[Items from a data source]
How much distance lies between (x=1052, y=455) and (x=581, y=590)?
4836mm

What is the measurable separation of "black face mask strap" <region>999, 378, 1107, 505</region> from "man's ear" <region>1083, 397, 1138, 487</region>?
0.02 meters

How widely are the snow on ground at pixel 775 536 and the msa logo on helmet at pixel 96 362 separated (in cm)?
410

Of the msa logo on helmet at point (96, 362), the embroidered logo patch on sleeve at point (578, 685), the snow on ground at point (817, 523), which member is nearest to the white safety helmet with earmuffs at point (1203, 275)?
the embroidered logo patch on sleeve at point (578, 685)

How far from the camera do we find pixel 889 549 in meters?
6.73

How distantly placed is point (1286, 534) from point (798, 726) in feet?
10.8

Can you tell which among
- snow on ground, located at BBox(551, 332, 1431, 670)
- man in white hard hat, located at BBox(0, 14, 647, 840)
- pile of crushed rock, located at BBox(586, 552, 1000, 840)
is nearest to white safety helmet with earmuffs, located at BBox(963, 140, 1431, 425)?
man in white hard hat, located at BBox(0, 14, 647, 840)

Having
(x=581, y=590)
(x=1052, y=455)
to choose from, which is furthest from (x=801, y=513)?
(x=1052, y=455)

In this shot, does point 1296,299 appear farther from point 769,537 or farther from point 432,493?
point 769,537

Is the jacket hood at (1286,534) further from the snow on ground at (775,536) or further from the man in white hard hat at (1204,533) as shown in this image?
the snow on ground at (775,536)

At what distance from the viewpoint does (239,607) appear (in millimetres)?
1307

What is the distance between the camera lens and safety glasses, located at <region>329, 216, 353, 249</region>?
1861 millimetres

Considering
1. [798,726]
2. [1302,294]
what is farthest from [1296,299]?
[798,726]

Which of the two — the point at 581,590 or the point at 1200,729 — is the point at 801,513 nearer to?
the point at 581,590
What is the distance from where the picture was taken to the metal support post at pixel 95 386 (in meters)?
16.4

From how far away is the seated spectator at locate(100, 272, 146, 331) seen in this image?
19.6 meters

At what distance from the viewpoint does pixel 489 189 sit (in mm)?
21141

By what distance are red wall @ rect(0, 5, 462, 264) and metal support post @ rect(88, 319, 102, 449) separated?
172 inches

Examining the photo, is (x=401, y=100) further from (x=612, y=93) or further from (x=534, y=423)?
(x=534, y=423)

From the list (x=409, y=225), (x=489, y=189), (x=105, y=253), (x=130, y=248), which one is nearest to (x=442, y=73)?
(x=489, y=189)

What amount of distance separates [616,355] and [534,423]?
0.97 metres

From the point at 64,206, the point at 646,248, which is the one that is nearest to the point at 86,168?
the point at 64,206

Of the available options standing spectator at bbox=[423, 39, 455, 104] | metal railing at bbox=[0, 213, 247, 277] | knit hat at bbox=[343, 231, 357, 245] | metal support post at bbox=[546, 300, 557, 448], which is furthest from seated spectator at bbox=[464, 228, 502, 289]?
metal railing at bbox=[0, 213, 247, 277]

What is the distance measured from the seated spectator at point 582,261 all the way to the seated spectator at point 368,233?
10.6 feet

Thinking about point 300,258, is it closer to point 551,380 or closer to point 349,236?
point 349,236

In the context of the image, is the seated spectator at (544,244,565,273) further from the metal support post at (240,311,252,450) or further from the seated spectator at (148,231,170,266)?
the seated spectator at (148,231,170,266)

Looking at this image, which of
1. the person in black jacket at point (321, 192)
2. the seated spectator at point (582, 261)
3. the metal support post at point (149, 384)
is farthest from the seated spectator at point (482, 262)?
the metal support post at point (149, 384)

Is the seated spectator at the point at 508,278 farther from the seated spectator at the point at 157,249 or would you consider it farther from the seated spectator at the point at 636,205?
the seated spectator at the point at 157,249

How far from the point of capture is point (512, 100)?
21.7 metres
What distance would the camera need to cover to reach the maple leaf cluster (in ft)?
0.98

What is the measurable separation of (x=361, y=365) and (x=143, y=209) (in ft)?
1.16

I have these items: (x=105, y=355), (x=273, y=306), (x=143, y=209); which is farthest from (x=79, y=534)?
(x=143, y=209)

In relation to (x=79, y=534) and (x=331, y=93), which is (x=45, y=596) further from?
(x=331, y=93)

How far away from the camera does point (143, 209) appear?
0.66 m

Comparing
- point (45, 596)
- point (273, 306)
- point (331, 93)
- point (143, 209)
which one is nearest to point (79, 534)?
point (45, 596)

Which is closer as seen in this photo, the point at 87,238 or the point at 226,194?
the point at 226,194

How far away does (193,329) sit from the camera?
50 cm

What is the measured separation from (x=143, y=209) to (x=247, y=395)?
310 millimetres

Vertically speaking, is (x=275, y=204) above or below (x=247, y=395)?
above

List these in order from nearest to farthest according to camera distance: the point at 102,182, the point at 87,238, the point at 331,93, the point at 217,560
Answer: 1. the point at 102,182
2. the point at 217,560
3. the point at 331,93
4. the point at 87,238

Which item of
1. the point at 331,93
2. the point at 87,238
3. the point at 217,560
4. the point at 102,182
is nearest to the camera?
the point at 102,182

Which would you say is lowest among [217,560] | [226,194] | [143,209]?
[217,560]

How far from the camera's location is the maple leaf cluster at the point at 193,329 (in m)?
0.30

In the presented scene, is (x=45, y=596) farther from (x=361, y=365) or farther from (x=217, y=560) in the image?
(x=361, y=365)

◆ TASK TO CARRY OUT
Extract each line of the items above that contains the string "these", treating uppercase and lowercase as different.

◆ FINAL RESULT
I have these items: (x=105, y=355), (x=273, y=306), (x=143, y=209); which is farthest from (x=79, y=534)?
List these in order from nearest to farthest according to camera distance: the point at 102,182, the point at 87,238, the point at 331,93, the point at 217,560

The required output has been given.